A traditional use of Convolvulus tricolor as a psychoactive substance is as yet unknown, although such a use is entirely possible. Some “closet shamans” believe that the seeds of this vine may have been an ingredient in kykeon, the initiatory drink of the Eleusinian mysteries.
This vine may have been used in folk medicine as a laxative, similar to the use of scammony (Convolvulus scammonia L.) or greater bindweed (Calystegia sepium (L.) Br. [syn. Convolvulus sepium L.]) (Pahlow 1993, 353*). Scammony has been used as an aid in childbirth and to induce contractions in both ancient and modern times (Albert-Puleo 1979).
The seeds may contain ergot alkaloids, ergoline, and other lysergic acid derivatives. Trace amounts of these alkaloids (0.001% of fresh weight) have been detected in plants from Denmark (Genest and Sahasrabudhe 1966).
The dwarf morning glory (Convolvulus tricolor) is indigenous to the Mediterranean region. It is sometimes confused with the Mexican morning glory (Ipomoea violacea).
Two vines from the genus Convolvulus that may be identical to Convolvulus tricolor L. and Convolvulus scammonia L. Both species contain alkaloids. (Copperplate engraving from Dioscorides, 1610)
The closely related field convolvulus (Convolvulus arvensis L.) contains tropane alkaloids, including tropine, cuscohygrine, and hygrine (Todd et al. 1995).
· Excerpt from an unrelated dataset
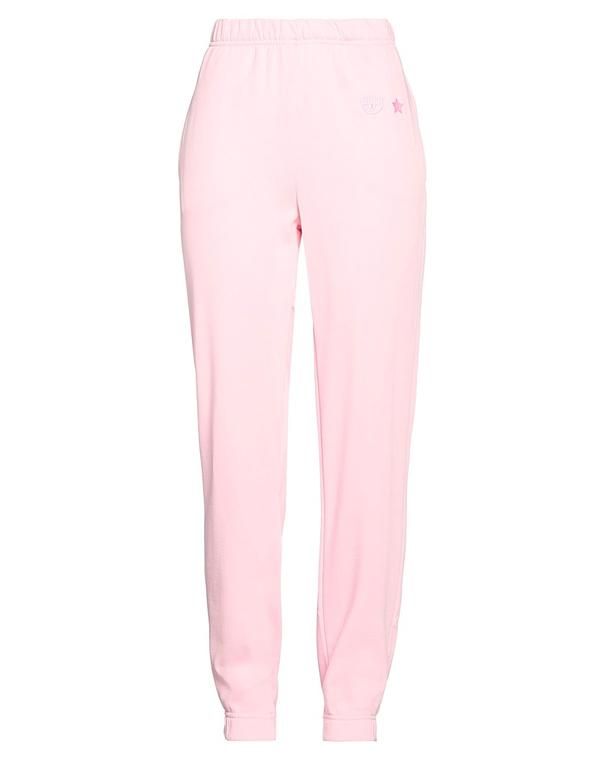 シアラフェラーニ レディース ボトムス カジュアルパンツ スウェットパンツ CHIARA FERRAGNI Pink ピンク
Another relative, Convolvulus pseudocantabricus Schrenk., is said to contain alkaloids with analgesic effects, substances very similar to those found in Turbina corymbosa. Convolvulus scammonia appears to contain ergot alkaloids (Albert-Puleo 1979).
The seeds may possibly have a hypnotic effect.
Commercial Forms and Regulations
The seeds are available in nurseries and seed shops and are not subject to any regulations.
See also the entries for Argyreia nervosa, Ipomoea violacea, Ipomoea spp., Turbina corymbosa, and ergot alkaloids.
Albert-Puleo, Michael. 1979. The obstetrical use in ancient and early modern times of Convolvulus scammonia or scammony: Another non-fungal source of ergot alkaloids? Journal of Ethnopharmacology 1 (2): 193–95.
Genest, K., and M.R. Sahasrabudhe. 1966. Alkaloids and lipids of Ipomoea, Rivea and Convolvulus and their application to chemotaxonomy. Economic Botany 20 (4): 416–28.
Todd, Fred G., Frank R. Stermitz, Patricia Schultheis, Anthony P. Knight, and Josie Traub-Dargatz. 1995. Tropane alkaloids and toxicity of Convolvulus arvensis. Phytochemistry 39 (2): 301–3.